唇の間から血が溢れ、肌を伝って地面に垂れていく。それは何故かひどく背徳的で淫靡な感じがして、頬に熱が集まるのを感じる。それでも、深いキスを続ける。それがきっと、モロハさんが戻ってきてくれるきっかけになると信じて。
「戻ってきて、くださいよ……」
そしてたっぷり数十秒間も続けた後、ダランとして力の抜けたモロハさんの身体を抱きしめた。
◆
いろいろなものが、ながれこんできた。
たいせつだったはずのきおく。すきだといってくれたひとのきおく。
すきだった記憶。おいしかった記憶。そして、昔のわすれていた記憶。知らない森の、ちいさな女の子の記憶。

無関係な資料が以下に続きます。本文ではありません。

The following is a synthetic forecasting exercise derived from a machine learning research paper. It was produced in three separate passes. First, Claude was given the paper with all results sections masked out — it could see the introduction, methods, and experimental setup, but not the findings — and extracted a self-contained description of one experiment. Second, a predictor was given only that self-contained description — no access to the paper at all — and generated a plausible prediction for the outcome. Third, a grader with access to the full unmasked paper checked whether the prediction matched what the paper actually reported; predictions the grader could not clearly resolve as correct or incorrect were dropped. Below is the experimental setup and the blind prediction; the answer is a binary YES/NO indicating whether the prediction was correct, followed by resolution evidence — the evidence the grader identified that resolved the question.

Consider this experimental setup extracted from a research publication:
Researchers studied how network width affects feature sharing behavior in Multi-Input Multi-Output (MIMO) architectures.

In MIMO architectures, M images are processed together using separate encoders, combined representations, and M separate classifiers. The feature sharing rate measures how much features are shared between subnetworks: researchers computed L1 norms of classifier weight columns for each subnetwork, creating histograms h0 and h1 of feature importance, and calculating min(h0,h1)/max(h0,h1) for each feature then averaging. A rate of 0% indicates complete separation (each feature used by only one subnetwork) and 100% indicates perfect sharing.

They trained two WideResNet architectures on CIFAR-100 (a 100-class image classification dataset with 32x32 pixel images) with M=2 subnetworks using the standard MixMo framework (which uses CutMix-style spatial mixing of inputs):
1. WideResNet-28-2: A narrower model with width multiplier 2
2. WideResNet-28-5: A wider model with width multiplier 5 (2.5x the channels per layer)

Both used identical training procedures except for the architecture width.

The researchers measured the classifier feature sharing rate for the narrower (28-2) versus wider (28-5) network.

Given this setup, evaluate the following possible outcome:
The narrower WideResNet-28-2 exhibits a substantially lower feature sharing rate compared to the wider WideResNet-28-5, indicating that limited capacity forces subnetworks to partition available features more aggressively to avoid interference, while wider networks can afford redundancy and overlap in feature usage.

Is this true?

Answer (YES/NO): YES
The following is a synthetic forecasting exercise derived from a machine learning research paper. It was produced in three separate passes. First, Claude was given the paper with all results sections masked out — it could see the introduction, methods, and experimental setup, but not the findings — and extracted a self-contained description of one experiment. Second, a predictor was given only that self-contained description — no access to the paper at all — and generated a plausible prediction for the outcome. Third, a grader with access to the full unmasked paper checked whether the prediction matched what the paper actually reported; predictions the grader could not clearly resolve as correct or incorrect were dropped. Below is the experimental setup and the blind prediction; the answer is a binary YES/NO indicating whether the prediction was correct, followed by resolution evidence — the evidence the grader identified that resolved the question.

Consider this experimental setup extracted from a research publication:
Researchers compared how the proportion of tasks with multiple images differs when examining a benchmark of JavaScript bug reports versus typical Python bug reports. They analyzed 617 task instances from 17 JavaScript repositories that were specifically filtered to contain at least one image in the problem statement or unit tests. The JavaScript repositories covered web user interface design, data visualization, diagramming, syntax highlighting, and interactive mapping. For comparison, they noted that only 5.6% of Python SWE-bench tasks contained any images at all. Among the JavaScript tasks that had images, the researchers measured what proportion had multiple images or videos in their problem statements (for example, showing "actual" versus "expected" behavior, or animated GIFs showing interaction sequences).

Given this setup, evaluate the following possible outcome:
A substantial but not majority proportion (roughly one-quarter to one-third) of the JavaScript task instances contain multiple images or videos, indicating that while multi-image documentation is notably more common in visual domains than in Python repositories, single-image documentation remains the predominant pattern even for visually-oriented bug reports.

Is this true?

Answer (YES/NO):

戦いの記憶。愛した記憶。何のために、誰のために戦っていたかの理由。
それらを通じて、自分がどんな人間だったかを思い出す。作られた人格をベースに、『欠月 諸刃』という人間がどんな人物だったのかを思い出す。
熱い血とキスの感触が、壊れた自分を繋ぎ合せて欠けを埋めていく。同時に、どうしようもなく自分が本人ではない感覚も湧き上がってくる。
「まあ、そうなると思っていたよ」
意識がはっきりしたと思った途端、世界は一面の花畑に変わっていた。レモン型の月が浮かぶそこに、いつの間にか俺と、アマリリスさんは座っていた。
「あっ……」
「人格を再現するなんて、幾ら君たちのチートとはいえ随分と無茶だ。しかもボクも手助けしたとはいえ、成功するなんてね」
微笑んで言う師匠に、何も言うことができなかった。何を言えばいいのか、分からない。いや、そもそも言葉とはどう口にするんだったか。
「喋れないなら、まあそのまま聴いてていいよ。
自分を見失って壊れそうになってるキミに、先達としてアドバイスだ。まあ、最後に壊れたボクが言えることかも分からないし、そもそも受け売りなんだけどね」
ボクの槍を改修してくれた、あの銀色の子が言っていたことだ。そう前置きしてから、アマリリスさんは話し始めた。
「スワンプマンっていう思考実験らしいんだけどね。
ある男が沼にハイキングに出かける。この男は不運にも沼の傍で突然雷に打たれて死んでしまう。その時、もうひとつ別の雷がすぐ傍に落ち、沼の汚泥が不思議な魔法反応を引き起こし、死んだ男と全く同一形状の人物を生み出してしまう」
そういえば、どこかでそんな話を聞いた記憶があるような気がする。地球で……だったか、よく思い出せないけど、多分そうだったはず。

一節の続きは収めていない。